Une faible revalorisation.
L'augmentation du niveau
moyen des retraites tient cependant moins à la revalorisation des pensions qu'au
nombre croissant de carrières complètes, à la forte progression des carrières
salariales au fil des générations et à l'incidence du travail des femmes. Entre
1993 et 2006, les pensions du privé n'ont été revalorisées que de 1,6 % en
moyenne par an pour la Cnav, et de 1,4 % pour l’Arrco. Dans le même temps, la
revalorisation de la retraite complémentaire des cadres (Agirc) était également
inférieure à l'inflation (1,5 % en moyenne, hors prix du tabac).
Des perspectives moins
favorables.
Très marqué du début des années 70 au milieu des années 90, le resserrement des
niveaux de vie des actifs et des retraités s'est tout de même ralenti depuis.
Par ailleurs, même si les données récentes n'indiquent pas de dégradation de la
situation relative des retraités, les effets des réformes de 1993 et de
2003 sur le niveau de vie des
retraités pourraient inverser la tendance.
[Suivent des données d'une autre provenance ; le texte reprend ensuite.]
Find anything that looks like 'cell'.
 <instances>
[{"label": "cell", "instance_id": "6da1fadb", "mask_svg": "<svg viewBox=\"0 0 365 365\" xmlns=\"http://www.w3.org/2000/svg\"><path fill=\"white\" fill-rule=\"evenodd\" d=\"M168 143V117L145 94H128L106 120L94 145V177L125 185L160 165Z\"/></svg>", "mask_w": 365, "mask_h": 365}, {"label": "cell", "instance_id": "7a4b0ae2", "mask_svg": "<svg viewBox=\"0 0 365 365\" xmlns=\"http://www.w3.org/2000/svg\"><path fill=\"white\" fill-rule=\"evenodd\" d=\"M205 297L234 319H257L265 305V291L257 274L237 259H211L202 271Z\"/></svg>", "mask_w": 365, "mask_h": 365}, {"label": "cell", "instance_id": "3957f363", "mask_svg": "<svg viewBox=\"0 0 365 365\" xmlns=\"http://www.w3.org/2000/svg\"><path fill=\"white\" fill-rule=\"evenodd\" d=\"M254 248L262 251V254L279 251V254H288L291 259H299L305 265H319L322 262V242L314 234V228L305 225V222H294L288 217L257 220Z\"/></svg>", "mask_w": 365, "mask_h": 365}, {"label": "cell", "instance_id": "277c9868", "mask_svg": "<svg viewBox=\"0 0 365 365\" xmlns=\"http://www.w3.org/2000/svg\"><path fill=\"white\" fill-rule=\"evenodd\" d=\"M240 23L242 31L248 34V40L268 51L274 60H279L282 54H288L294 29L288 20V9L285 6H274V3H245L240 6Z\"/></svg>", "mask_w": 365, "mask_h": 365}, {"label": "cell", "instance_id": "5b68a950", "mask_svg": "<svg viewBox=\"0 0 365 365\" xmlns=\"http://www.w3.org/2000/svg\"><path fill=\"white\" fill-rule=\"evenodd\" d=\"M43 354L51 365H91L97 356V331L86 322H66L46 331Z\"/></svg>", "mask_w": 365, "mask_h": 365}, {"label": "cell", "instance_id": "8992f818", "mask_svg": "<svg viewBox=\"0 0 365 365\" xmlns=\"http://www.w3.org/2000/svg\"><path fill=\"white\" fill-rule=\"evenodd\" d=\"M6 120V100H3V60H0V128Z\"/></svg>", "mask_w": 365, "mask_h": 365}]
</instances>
L'influence du patrimoine.
Le niveau
de vie des retraités dépend aussi en grande partie du patrimoine financier des
intéressés. Les indépendants acquièrent plus de patrimoine que les salariés au
cours de leur vie active. Malgré des pensions moyennes moins élevées, ils
disposent ainsi pendant leur retraite de revenus plus importants à niveau de
qualification identique.
Jean-Michel Hourriez : « L'écart pourrait à nouveau se
creuser à long terme »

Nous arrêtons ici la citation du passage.